---------- Extracted entries ----------
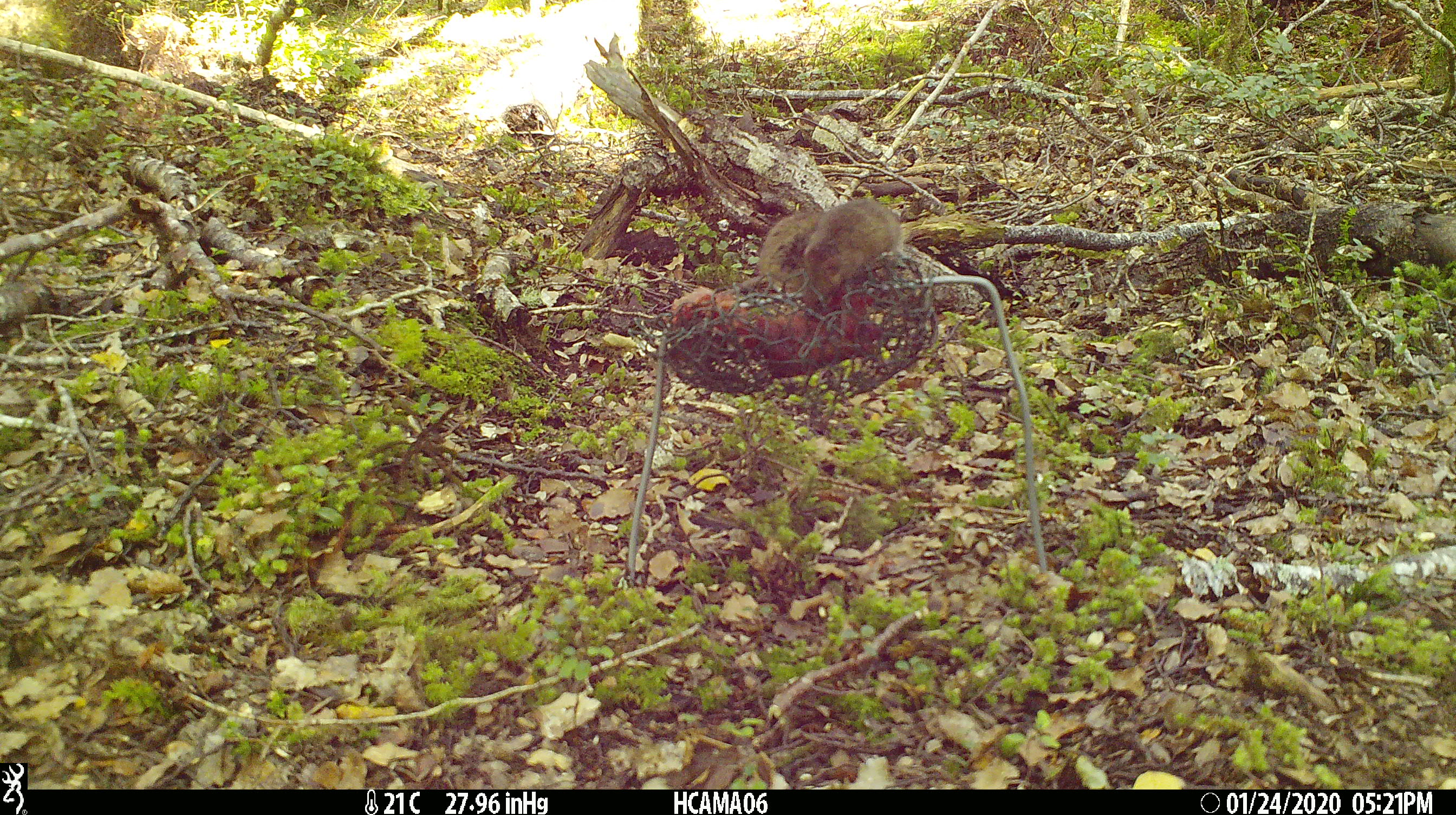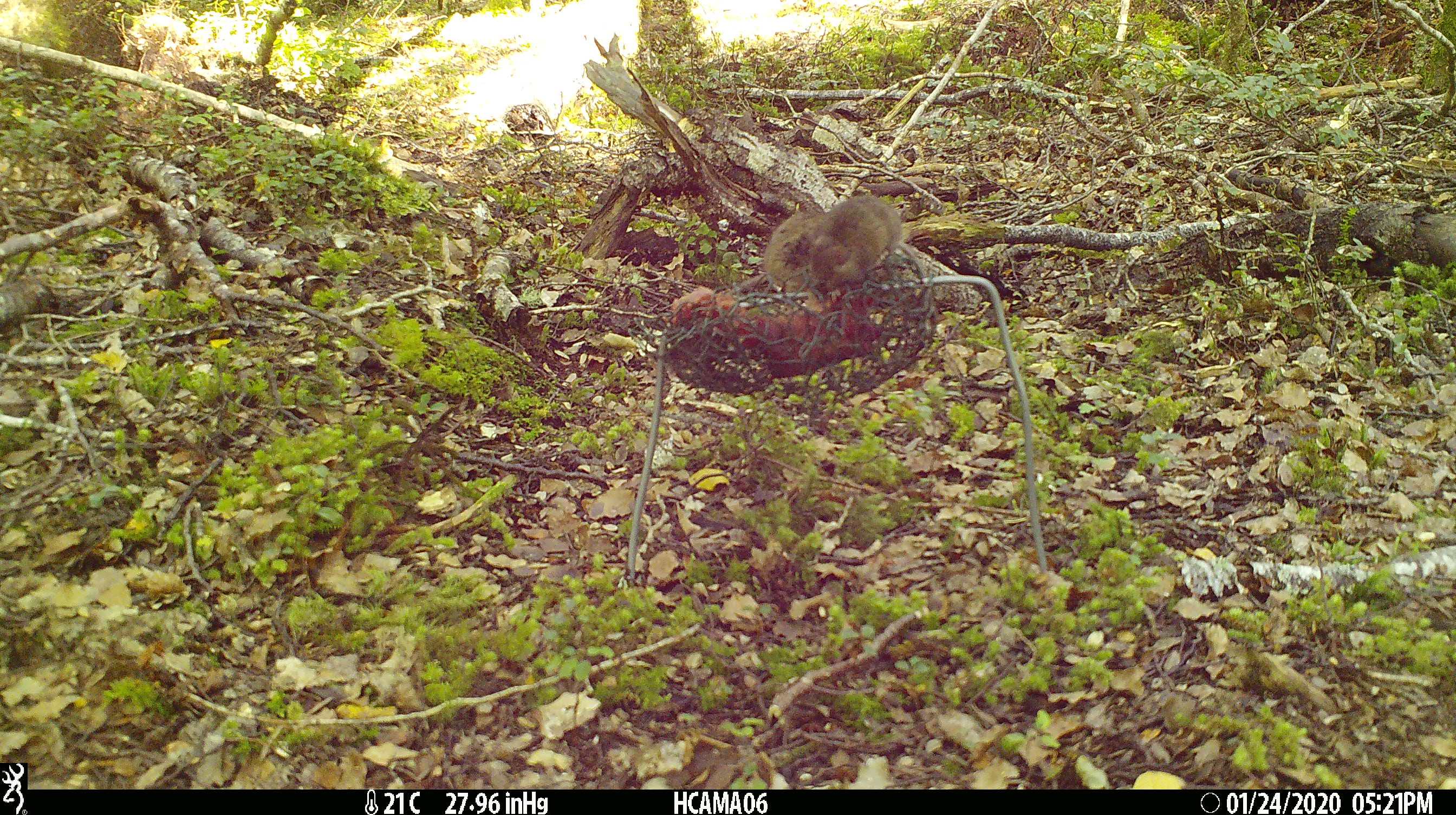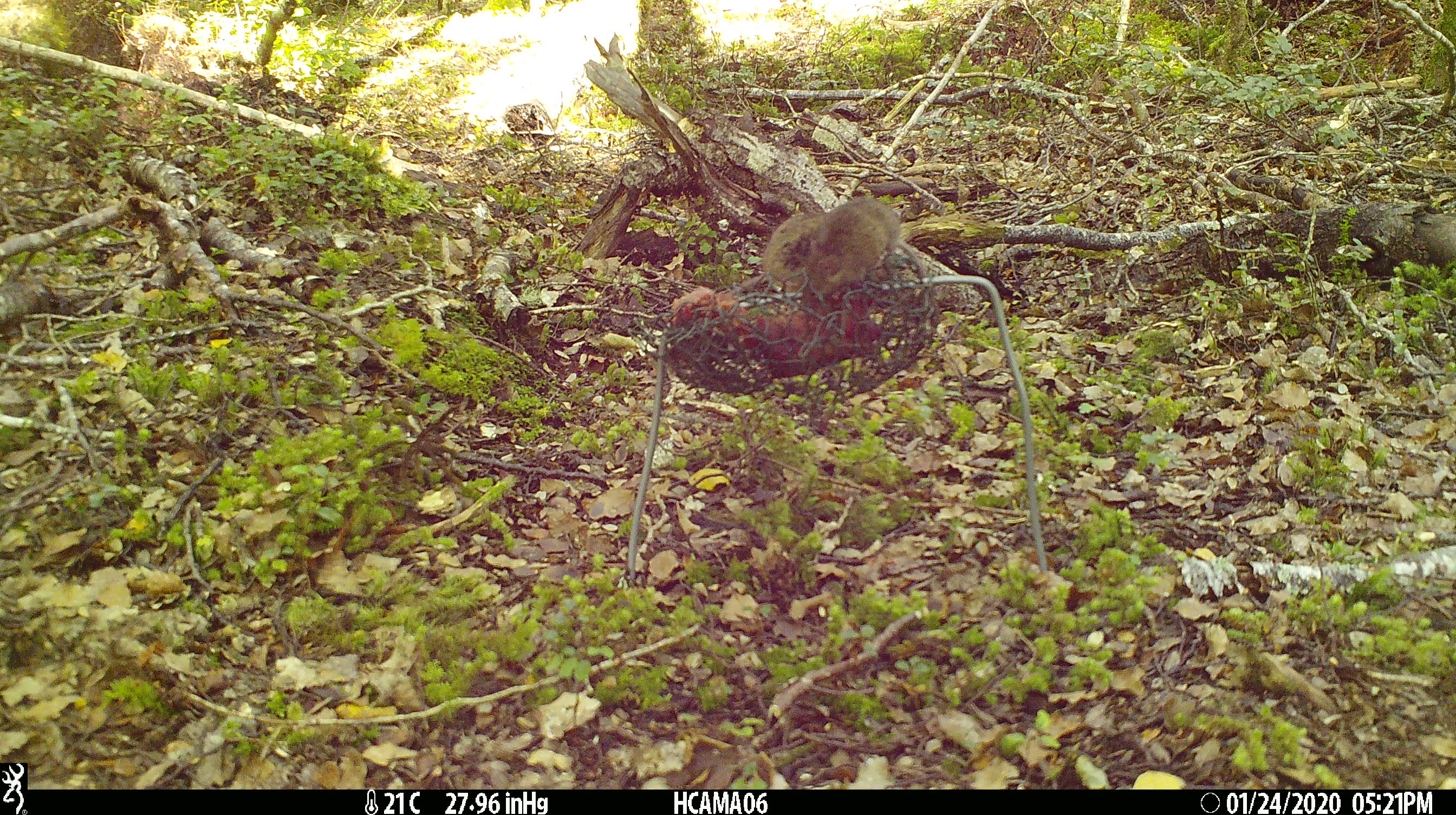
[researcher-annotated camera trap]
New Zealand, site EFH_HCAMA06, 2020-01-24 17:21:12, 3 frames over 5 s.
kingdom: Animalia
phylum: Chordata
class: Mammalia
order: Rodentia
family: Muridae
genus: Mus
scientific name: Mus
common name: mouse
----------
---------- Extracted entries ----------
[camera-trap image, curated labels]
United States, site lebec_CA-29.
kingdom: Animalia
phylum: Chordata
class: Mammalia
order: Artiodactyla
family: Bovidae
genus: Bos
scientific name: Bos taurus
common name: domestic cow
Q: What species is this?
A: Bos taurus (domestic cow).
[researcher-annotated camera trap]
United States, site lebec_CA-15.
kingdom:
----------
▶ Requirement: Look through the entries above and count each line holding "United"; report the count alone.

▶ Response area: 2